> _PROBLEM TO WORK ON_
Word for word, repeat every record.

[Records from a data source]
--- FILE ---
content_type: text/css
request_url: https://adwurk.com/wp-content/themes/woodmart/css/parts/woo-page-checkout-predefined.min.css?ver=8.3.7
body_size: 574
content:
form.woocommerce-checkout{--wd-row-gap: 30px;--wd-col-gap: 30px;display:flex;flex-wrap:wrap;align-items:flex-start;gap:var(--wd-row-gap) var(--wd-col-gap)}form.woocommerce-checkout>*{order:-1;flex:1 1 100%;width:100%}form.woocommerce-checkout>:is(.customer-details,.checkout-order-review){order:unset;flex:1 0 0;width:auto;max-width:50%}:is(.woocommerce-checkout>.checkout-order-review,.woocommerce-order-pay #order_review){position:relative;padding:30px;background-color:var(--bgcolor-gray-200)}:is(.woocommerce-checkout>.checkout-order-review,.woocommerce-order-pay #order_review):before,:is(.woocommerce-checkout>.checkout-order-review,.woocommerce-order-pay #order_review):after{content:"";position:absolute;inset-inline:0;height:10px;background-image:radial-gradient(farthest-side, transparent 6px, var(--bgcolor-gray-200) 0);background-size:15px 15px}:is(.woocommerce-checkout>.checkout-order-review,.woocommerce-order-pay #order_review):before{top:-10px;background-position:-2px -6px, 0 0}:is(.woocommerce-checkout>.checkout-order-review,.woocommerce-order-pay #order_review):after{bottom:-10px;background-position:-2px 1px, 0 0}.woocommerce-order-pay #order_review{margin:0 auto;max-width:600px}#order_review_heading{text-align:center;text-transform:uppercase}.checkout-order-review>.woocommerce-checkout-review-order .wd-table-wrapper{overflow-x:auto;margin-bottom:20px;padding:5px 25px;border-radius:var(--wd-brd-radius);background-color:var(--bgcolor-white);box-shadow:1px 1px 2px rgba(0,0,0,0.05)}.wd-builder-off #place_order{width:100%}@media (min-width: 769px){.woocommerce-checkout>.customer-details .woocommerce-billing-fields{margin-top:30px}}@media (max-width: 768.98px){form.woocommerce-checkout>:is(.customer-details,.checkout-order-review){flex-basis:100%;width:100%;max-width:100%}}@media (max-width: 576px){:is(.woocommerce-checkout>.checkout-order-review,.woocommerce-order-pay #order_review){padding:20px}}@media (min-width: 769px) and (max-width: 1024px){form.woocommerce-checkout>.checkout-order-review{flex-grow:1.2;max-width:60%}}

> _EXERCISE RESULT_
--- FILE ---
content_type: text/css
request_url: https://adwurk.com/wp-content/themes/woodmart/css/parts/woo-page-checkout-predefined.min.css?ver=8.3.7
body_size: 574
content:
form.woocommerce-checkout{--wd-row-gap: 30px;--wd-col-gap: 30px;display:flex;flex-wrap:wrap;align-items:flex-start;gap:var(--wd-row-gap) var(--wd-col-gap)}form.woocommerce-checkout>*{order:-1;flex:1 1 100%;width:100%}form.woocommerce-checkout>:is(.customer-details,.checkout-order-review){order:unset;flex:1 0 0;width:auto;max-width:50%}:is(.woocommerce-checkout>.checkout-order-review,.woocommerce-order-pay #order_review){position:relative;padding:30px;background-color:var(--bgcolor-gray-200)}:is(.woocommerce-checkout>.checkout-order-review,.woocommerce-order-pay #order_review):before,:is(.woocommerce-checkout>.checkout-order-review,.woocommerce-order-pay #order_review):after{content:"";position:absolute;inset-inline:0;height:10px;background-image:radial-gradient(farthest-side, transparent 6px, var(--bgcolor-gray-200) 0);background-size:15px 15px}:is(.woocommerce-checkout>.checkout-order-review,.woocommerce-order-pay #order_review):before{top:-10px;background-position:-2px -6px, 0 0}:is(.woocommerce-checkout>.checkout-order-review,.woocommerce-order-pay #order_review):after{bottom:-10px;background-position:-2px 1px, 0 0}.woocommerce-order-pay #order_review{margin:0 auto;max-width:600px}#order_review_heading{text-align:center;text-transform:uppercase}.checkout-order-review>.woocommerce-checkout-review-order .wd-table-wrapper{overflow-x:auto;margin-bottom:20px;padding:5px 25px;border-radius:var(--wd-brd-radius);background-color:var(--bgcolor-white);box-shadow:1px 1px 2px rgba(0,0,0,0.05)}.wd-builder-off #place_order{width:100%}@media (min-width: 769px){.woocommerce-checkout>.customer-details .woocommerce-billing-fields{margin-top:30px}}@media (max-width: 768.98px){form.woocommerce-checkout>:is(.customer-details,.checkout-order-review){flex-basis:100%;width:100%;max-width:100%}}@media (max-width: 576px){:is(.woocommerce-checkout>.checkout-order-review,.woocommerce-order-pay #order_review){padding:20px}}@media (min-width: 769px) and (max-width: 1024px){form.woocommerce-checkout>.checkout-order-review{flex-grow:1.2;max-width:60%}}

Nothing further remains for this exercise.